Bolshevik leader Vladimir Lenin, whose body remains on display in the mausoleum on Red Square, is getting a new suit, an official said on the 86th anniversary of the Russian revolution.
Lenin will be given new clothes during works that will be carried on his body between Nov. 10 and Dec. 29, said embalming expert Yuri Denisov-Nikosky, a senior official at the Russian center for bio-medical technologies.
The former Soviet leader has lain in the mausoleum on Red Square since his death in 1924, preserved by embalming despite his declared wish to be buried in his native Saint Petersburg.
Denisov-Nikolsky said Lenin's new suit will be his 10th during the 30 years in which he had been involved in preserving the body, the RIA Novosti news agency said.
New clothes, including a white spotted tie, are ordered every three years, he said.
After he was first buried in the mausoleum, Lenin was dressed in military uniform, but "just before the (1941-45) war, someone decided it symbolized a militarist nature and he was immediately dressed in civilian clothes," Denisov-Nikolsky said.

CHECK YOUR UNDERSTANDING:
1 > According to the article about Lenin's new suit, how often are new clothes ordered for Lenin's body?
2 > Copy out the stretch of the article about Lenin's new suit from "The former Soviet" through "news agency said.".

SOURCE DATA:
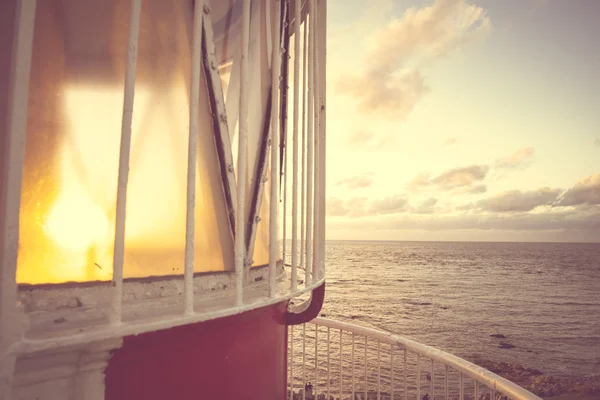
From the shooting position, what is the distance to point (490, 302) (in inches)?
1517

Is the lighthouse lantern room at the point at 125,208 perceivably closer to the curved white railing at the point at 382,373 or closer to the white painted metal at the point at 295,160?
the white painted metal at the point at 295,160

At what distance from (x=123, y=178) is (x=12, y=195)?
30 centimetres

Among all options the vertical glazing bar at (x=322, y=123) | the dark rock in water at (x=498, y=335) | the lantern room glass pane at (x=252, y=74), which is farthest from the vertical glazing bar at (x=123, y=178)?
the dark rock in water at (x=498, y=335)

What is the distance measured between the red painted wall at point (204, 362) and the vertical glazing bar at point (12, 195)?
0.37 metres

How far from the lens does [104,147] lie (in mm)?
1560

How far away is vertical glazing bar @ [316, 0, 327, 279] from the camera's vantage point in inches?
115

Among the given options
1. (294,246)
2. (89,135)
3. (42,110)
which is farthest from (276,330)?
(42,110)

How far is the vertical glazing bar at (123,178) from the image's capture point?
1282mm

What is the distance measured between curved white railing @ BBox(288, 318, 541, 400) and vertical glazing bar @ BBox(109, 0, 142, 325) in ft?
7.21

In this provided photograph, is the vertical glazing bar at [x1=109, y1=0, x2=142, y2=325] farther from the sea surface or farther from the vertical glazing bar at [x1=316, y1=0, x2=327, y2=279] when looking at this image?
the sea surface

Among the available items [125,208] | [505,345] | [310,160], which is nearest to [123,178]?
[125,208]

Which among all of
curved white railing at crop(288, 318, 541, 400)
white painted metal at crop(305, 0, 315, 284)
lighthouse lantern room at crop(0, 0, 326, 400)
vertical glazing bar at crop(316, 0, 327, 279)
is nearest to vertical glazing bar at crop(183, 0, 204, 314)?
lighthouse lantern room at crop(0, 0, 326, 400)

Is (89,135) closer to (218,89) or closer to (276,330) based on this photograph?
(218,89)

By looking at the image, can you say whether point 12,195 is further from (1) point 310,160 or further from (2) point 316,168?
(2) point 316,168
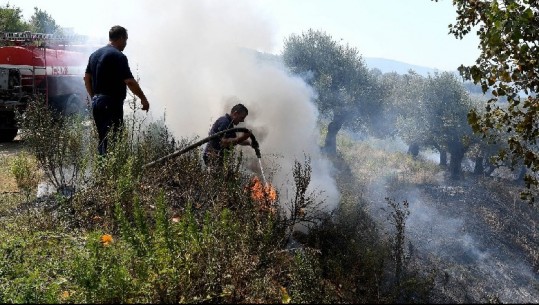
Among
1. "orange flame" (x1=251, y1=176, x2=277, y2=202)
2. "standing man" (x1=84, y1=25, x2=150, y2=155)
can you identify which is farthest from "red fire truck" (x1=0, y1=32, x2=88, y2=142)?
"orange flame" (x1=251, y1=176, x2=277, y2=202)

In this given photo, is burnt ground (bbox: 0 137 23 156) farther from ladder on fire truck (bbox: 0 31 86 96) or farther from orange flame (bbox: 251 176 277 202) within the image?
orange flame (bbox: 251 176 277 202)

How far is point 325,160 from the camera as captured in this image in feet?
72.2

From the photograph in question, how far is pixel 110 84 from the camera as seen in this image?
5301mm

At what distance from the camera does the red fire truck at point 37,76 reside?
10711 millimetres

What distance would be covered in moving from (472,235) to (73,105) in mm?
16986

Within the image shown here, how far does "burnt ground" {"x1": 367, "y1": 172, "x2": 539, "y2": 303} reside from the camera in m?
14.1

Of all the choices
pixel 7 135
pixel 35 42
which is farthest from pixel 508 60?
Answer: pixel 35 42

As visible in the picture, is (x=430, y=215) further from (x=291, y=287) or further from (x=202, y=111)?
(x=291, y=287)

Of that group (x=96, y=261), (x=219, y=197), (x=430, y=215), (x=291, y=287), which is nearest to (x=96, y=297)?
(x=96, y=261)

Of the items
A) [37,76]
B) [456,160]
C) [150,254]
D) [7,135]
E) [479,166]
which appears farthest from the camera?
[479,166]

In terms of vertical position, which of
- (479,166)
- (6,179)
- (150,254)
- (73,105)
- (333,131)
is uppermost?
(73,105)

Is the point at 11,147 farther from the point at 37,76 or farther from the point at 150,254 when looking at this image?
the point at 150,254

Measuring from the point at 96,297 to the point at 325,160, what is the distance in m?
19.7

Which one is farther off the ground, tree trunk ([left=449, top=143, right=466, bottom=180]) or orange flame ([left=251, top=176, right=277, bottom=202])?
orange flame ([left=251, top=176, right=277, bottom=202])
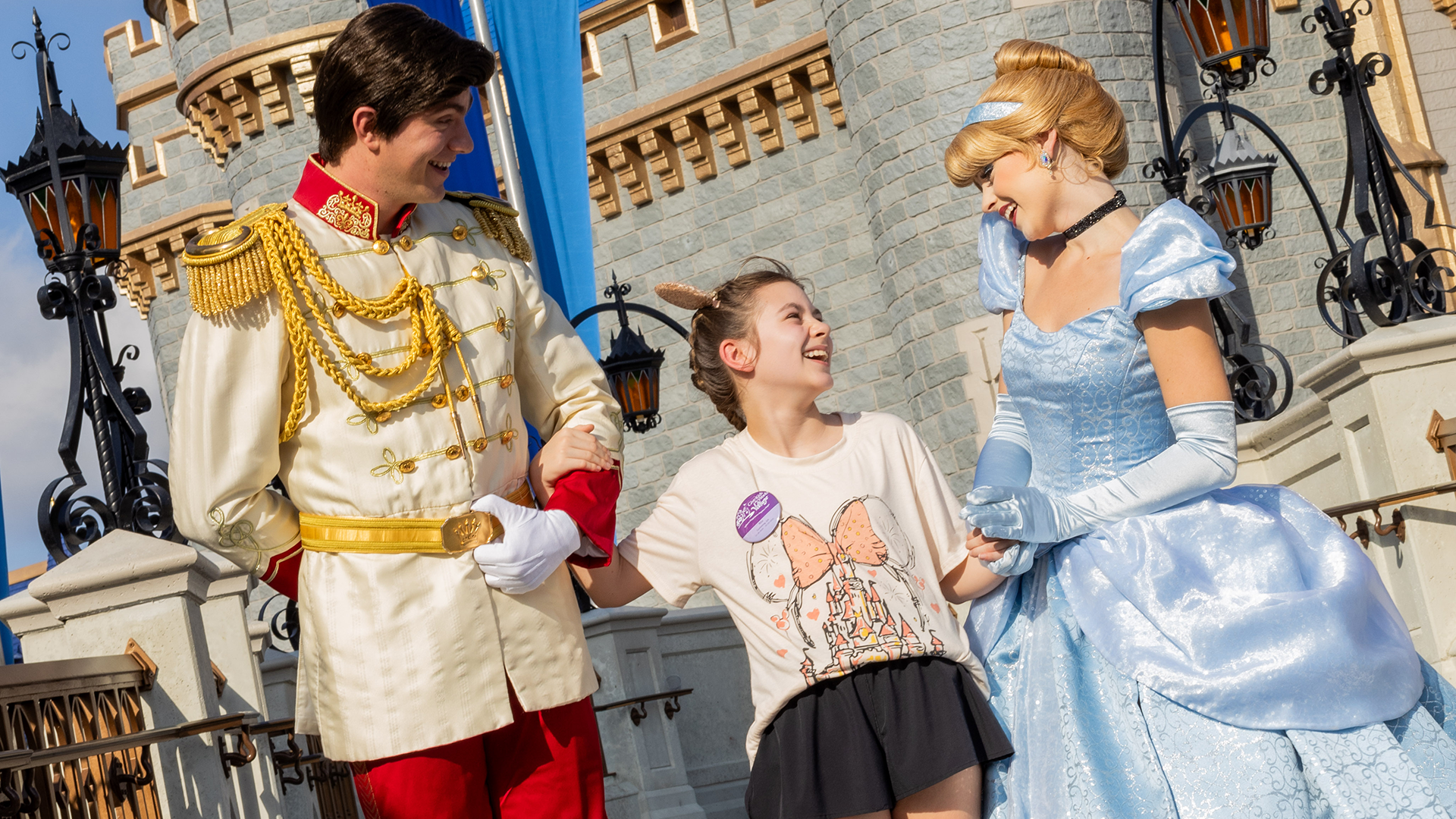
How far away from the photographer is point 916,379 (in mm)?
9516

OUTPUTS BY TASK:
1 > Every three years.

2 >
The former Soviet leader has lain in the mausoleum on Red Square since his death in 1924, preserved by embalming despite his declared wish to be buried in his native Saint Petersburg.
Denisov-Nikolsky said Lenin's new suit will be his 10th during the 30 years in which he had been involved in preserving the body, the RIA Novosti news agency said.